Wir leben zwar in einer Luxusgesellschaft, aber wir leben noch nicht im Paradies. Wenn eine Diskrepanz entsteht zwischen deinen Bedürfnissen und den Verpflichtungen die du bereit bist einzugehen bekommst du über kurz oder lang Schwierigkeiten und das fühlt sich mitunter grauenvoll an. Psychische Qualen stehen körperlichen da in nichts nach. Es tut einfach tierisch weh.
Also wenn du jemand bist, der wenig erreichen möchte, dann nimm dir wenig vor! (Man kann sich zum Beispiel auch mit Einweggeschirr das Spülen sparen, kaum Verträge eingehen, in einer kleinen Wohnung wohnen, wenig Wäsche besitzen, so dass sich die Waschzyklen verkürzen und man nicht so viel Dreckwäsche rumliegen hat)
Aber das,
was du dir vornimmst musst du unbedingt auch tun und zwar zu festen Zeitpunkten! Das tut am Anfang sehr sehr weh, weil die Aktivierungsenergie enorm ist, aber es muss getan werden, sonst leidet das Selbstvertrauen enorm! Die Angst steigert sich ins unendliche!
Und hier gibt es nur ein Rezept:
just do it!In Prokrastinationsseminaren wird meist mit Methoden an der Aktivierungsenergie geschraubt. Das senkt die Aktivierungsenergie jedoch selten auf Null herab. Die Überwindung bleibt zu Anfang immer bestehen. Erst mit der Zeit fallen einem die Dinge einfacher. Wenn sie irgendwann zu Gewohnheiten werden sowieso. (die meisten Leute haben keine Probleme mit dem Zähneputzen)
Aber es ist am Anfang hart. Auch wenn sich das schei. anhört. Aber es ist meine Erfahrung. Wenn man sich Dinge über Jahrzehnte antrainiert hat, kommt man selten mit einem Zauberspruch aus der Nummer wieder raus.
Du musst ganz klein anfangen und zwar jetzt! Zwing dich zum Müll rausbringen und zwar jetzt!Grüße und viel Erfolg beim zurückerobern des Selbstvertrauens!
Martin
p.s.:
Ich habe keine Ahnung, warum das Leben so anstrengend ist, aber so ist es nun mal. Das sind gewissermaßen die Spielregeln. Vor der Geburt ist man im Paradies, dann wird man in die kalte Welt geworfen, aber zum Ausgleich im besten Fall gefüttert und geliebt. Irgendwann fällt auch noch das Futter und die Liebe weg und man muss selbst den Ar. hochkriegen.
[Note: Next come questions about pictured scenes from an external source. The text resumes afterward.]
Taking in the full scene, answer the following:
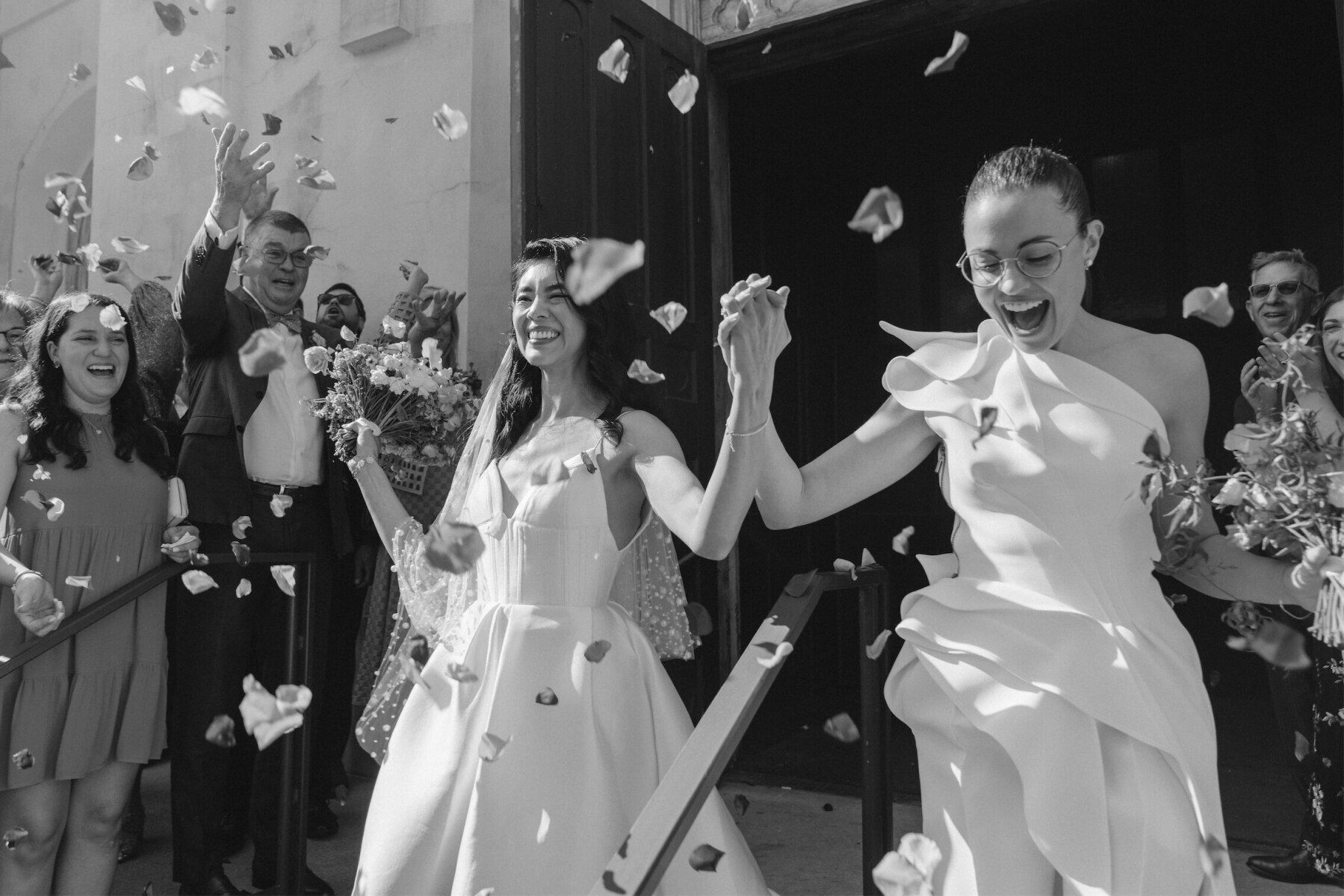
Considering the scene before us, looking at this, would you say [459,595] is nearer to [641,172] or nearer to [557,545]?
[557,545]

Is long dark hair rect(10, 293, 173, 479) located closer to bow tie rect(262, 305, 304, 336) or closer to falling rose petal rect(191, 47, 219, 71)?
bow tie rect(262, 305, 304, 336)

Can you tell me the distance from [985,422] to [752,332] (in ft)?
1.35

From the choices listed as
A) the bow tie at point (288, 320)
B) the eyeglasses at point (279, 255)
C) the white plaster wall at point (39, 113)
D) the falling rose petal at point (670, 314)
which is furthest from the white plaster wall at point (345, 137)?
the falling rose petal at point (670, 314)

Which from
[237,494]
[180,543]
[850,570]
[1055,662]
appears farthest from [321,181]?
[1055,662]

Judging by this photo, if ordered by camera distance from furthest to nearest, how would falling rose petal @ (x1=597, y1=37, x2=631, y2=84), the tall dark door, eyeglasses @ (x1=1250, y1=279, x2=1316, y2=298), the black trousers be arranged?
falling rose petal @ (x1=597, y1=37, x2=631, y2=84) < the tall dark door < eyeglasses @ (x1=1250, y1=279, x2=1316, y2=298) < the black trousers

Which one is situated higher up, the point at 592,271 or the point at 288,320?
the point at 288,320

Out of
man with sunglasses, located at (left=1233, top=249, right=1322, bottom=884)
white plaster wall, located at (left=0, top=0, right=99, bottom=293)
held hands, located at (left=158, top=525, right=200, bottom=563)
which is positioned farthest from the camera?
white plaster wall, located at (left=0, top=0, right=99, bottom=293)

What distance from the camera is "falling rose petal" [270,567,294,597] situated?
3031 millimetres

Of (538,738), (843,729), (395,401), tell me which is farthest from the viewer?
(395,401)

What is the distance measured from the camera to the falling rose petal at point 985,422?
1775 mm

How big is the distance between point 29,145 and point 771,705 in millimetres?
6904

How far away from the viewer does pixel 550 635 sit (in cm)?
240

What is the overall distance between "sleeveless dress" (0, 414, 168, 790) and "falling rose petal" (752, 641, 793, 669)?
2053 mm

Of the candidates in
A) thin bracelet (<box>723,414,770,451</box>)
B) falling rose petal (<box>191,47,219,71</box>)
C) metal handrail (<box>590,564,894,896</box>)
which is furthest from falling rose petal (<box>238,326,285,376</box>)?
falling rose petal (<box>191,47,219,71</box>)
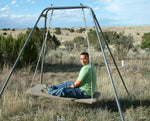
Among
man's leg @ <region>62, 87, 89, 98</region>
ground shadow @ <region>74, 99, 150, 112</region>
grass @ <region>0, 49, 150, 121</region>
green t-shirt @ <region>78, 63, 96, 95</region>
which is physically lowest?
ground shadow @ <region>74, 99, 150, 112</region>

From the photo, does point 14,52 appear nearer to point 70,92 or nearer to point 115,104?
point 70,92

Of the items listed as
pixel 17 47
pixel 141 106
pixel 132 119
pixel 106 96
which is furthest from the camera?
pixel 17 47

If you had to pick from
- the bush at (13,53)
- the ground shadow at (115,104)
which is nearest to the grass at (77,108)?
the ground shadow at (115,104)

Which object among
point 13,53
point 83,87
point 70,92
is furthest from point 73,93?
point 13,53

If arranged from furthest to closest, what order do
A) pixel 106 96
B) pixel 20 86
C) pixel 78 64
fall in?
pixel 78 64 → pixel 20 86 → pixel 106 96

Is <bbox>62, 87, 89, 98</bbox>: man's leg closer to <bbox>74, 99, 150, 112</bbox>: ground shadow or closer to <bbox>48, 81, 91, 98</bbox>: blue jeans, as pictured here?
<bbox>48, 81, 91, 98</bbox>: blue jeans

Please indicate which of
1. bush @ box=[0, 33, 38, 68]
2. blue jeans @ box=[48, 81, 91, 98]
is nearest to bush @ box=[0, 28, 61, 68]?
bush @ box=[0, 33, 38, 68]

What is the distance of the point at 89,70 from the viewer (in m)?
3.33

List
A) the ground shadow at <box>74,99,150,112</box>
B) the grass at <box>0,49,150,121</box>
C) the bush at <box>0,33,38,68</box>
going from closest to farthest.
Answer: the grass at <box>0,49,150,121</box>, the ground shadow at <box>74,99,150,112</box>, the bush at <box>0,33,38,68</box>

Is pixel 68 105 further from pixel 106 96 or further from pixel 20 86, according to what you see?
pixel 20 86

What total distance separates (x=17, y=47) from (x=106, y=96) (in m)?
4.61

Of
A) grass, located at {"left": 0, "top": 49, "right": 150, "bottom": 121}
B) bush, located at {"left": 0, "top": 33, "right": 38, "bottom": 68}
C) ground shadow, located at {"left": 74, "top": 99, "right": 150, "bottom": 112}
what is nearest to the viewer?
grass, located at {"left": 0, "top": 49, "right": 150, "bottom": 121}

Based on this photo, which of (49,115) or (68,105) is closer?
(49,115)

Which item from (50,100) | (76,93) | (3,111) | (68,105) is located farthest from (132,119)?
(3,111)
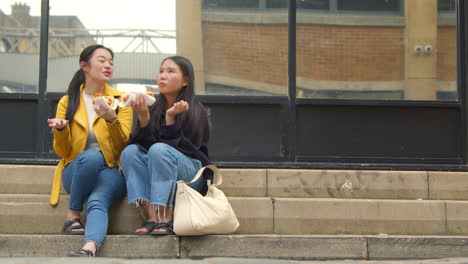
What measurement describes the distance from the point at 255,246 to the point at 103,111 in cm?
139

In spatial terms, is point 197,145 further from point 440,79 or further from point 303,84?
point 440,79

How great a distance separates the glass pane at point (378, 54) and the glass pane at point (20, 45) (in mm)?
2470

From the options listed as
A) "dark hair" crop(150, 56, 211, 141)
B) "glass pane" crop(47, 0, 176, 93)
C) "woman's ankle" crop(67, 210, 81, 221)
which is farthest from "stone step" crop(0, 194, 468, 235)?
"glass pane" crop(47, 0, 176, 93)

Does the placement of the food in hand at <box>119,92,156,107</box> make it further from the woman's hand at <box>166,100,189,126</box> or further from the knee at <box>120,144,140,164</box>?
the knee at <box>120,144,140,164</box>

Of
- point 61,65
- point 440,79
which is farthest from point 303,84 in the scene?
point 61,65

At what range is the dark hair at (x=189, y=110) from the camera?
5.07m

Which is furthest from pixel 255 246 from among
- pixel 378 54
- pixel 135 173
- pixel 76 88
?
pixel 378 54

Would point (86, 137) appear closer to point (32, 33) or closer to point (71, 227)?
point (71, 227)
Irgendwie wird es immer anstrengender. Das ist jedoch der Preis fürs (selbstbestimmte) Leben.
Früher sind die Aufschieber schnell verreckt. Heute bekommt man die Konsequenzen erst Jahre später zu spüren. Der psychische Schmerz kann jedoch ähnlich krass zu Buche schlagen.
Nicht von Rückschlägen abschrecken lassen!
Wie gesagt, der Text hier ist auch aus der Prokrastination entstanden. Wenn es gar nicht hilft, einfach ignorieren und was anderes suchen. Ich habe jedoch bis heute nichts Besseres gefunden.